[The task]
Rewrite the data below with every instance of "dry grass" replaced by "withered grass" and all other text unchanged. Leave out the pictures.

[Supplied information]
## Begin

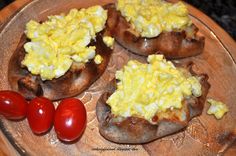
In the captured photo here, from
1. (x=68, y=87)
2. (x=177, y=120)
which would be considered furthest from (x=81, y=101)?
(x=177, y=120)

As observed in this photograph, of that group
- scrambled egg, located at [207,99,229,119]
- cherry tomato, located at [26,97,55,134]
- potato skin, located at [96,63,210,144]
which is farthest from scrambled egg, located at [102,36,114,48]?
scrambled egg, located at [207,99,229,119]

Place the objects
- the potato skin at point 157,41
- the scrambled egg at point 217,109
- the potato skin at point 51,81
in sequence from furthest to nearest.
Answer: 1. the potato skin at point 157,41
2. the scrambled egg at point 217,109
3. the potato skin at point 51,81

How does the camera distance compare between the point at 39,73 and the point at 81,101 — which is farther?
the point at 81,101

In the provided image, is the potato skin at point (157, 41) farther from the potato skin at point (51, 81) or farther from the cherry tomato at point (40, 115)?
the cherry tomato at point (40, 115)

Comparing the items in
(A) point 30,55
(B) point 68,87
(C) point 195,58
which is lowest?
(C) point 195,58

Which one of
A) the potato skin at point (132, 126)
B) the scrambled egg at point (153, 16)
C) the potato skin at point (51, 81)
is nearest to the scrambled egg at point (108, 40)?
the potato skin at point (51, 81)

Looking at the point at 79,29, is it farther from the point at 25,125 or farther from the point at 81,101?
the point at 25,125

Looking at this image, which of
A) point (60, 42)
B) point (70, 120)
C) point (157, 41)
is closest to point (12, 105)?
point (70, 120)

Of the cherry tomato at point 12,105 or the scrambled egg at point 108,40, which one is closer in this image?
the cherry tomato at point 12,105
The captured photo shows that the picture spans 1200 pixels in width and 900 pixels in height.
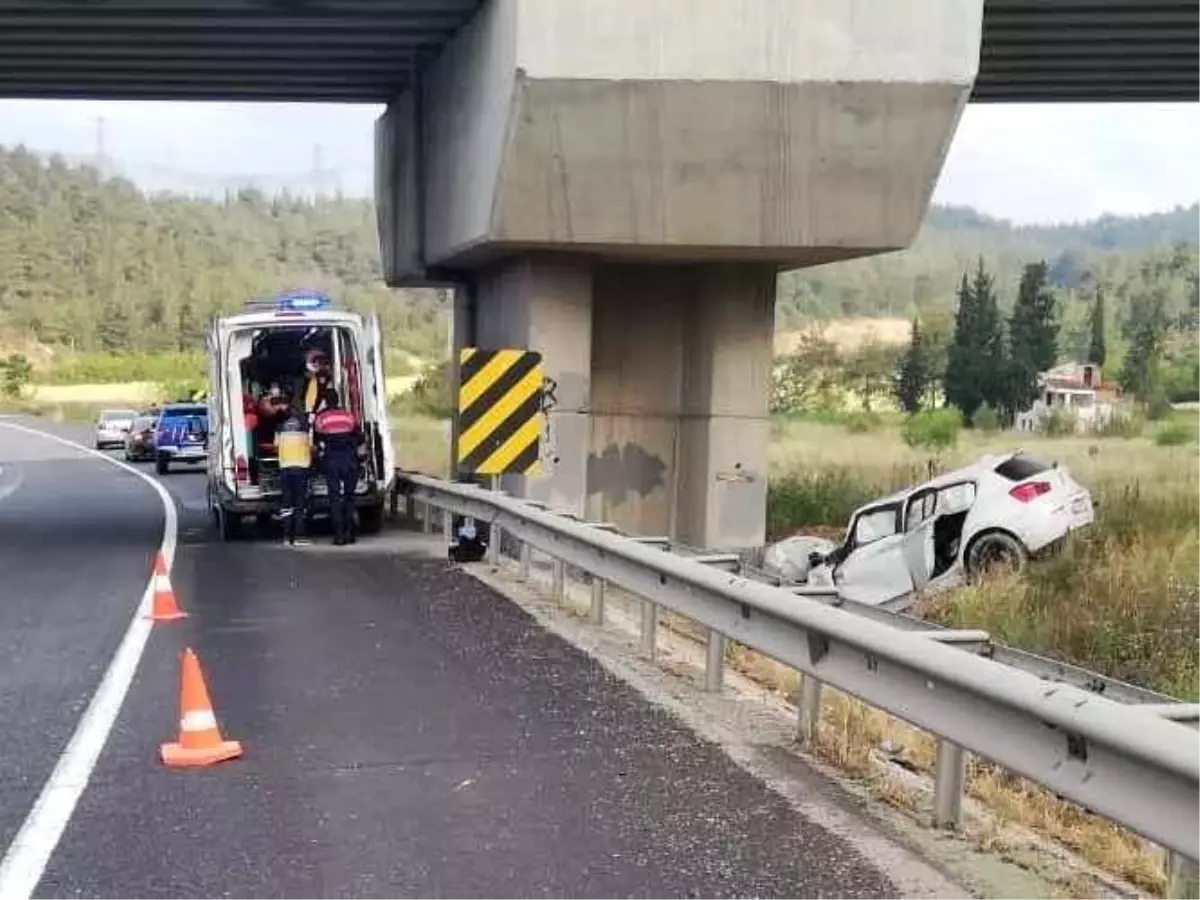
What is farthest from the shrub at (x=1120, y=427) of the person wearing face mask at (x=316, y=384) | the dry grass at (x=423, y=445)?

## End

[Result below]
In the captured photo here, from
1. (x=68, y=87)
2. (x=177, y=120)
which would be considered furthest from (x=81, y=101)?
(x=177, y=120)

As observed in this photograph, of that group
- scrambled egg, located at [207,99,229,119]
- cherry tomato, located at [26,97,55,134]
- potato skin, located at [96,63,210,144]
which is farthest from scrambled egg, located at [102,36,114,48]?
scrambled egg, located at [207,99,229,119]

Place the objects
- the potato skin at point 157,41
- the scrambled egg at point 217,109
- the potato skin at point 51,81
in sequence from furthest to nearest.
Answer: 1. the potato skin at point 157,41
2. the scrambled egg at point 217,109
3. the potato skin at point 51,81

How does the camera distance compare between the point at 39,73 and the point at 81,101 — which is farther?
the point at 81,101

In the provided image, is the potato skin at point (157, 41) farther from the potato skin at point (51, 81) or farther from the cherry tomato at point (40, 115)?
the cherry tomato at point (40, 115)

Comparing the items in
(A) point 30,55
(B) point 68,87
(C) point 195,58
which is lowest?
(C) point 195,58

Which one of
A) the potato skin at point (132, 126)
B) the scrambled egg at point (153, 16)
C) the potato skin at point (51, 81)
is nearest to the scrambled egg at point (108, 40)?
the potato skin at point (51, 81)

Looking at the point at 79,29, is it farther from the point at 25,125 or farther from the point at 81,101?
the point at 25,125

Looking at this image, which of
A) point (60, 42)
B) point (70, 120)
C) point (157, 41)
is closest to point (12, 105)?
point (70, 120)

Of the cherry tomato at point 12,105 or the scrambled egg at point 108,40, which one is closer in this image?
the cherry tomato at point 12,105
The captured photo shows that the picture spans 1200 pixels in width and 900 pixels in height.
What is farthest from the shrub at (x=1120, y=427) of the person wearing face mask at (x=316, y=384) | the withered grass at (x=423, y=445)?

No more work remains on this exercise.